#### WHAT IS REQUIRED
Reproduce the passage of the relief-funding article below verbatim, between "The Advocate" and "development and tourism.", inclusive.

#### PROVIDED TEXT
────────────────────
Here’s how local business groups look to spend $2 million in COVID-19 relief money

The Advocate

BRAC and Visit Baton Rouge are expected to each receive a $1 million federal grant from the city-parish to support economic development and tourism.

The $2 million is coming from the $73 million allocated to East Baton Rouge through the American Rescue Plan Act. 

Baton Rouge metro council is holding a public hearing about the budget for the federal funding on Oct. 27. It was not clear exactly when the money would be released but it must be spent by the end of 2026. 

The money has not yet been distributed yet so it’s early in the process but the leader of Visit Baton Rouge is interested in attracting more tourists. 

“The industry has been hit very hard and we’re not sure when the industry will rebound to where it was in 2019,” said Paul Arrigo, CEO of Visit Baton Rouge.
────────────────────
(Stored data)

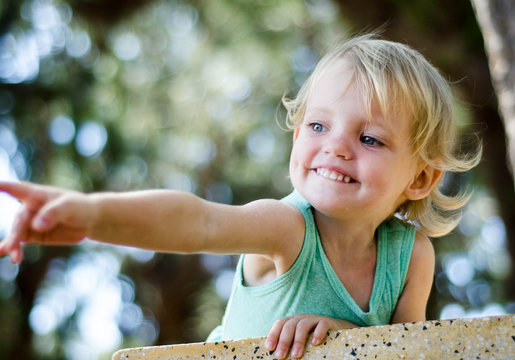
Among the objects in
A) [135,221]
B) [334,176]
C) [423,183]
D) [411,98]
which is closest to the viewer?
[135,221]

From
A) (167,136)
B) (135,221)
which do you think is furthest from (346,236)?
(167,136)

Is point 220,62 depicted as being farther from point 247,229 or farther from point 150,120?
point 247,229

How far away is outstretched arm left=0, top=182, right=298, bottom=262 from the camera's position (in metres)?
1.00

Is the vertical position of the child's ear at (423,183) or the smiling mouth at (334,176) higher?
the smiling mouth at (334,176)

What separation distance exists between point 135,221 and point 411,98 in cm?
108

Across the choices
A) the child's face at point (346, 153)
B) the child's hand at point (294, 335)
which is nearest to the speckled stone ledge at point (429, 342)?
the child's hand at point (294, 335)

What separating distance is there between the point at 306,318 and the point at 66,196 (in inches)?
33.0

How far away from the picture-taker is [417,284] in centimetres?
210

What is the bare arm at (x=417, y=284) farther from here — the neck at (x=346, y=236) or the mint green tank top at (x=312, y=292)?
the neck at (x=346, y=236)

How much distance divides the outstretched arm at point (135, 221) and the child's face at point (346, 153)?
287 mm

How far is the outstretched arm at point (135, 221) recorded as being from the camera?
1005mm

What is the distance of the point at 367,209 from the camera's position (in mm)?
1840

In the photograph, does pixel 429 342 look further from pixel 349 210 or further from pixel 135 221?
────────────────────
#### THE ANSWER
The Advocate

BRAC and Visit Baton Rouge are expected to each receive a $1 million federal grant from the city-parish to support economic development and tourism.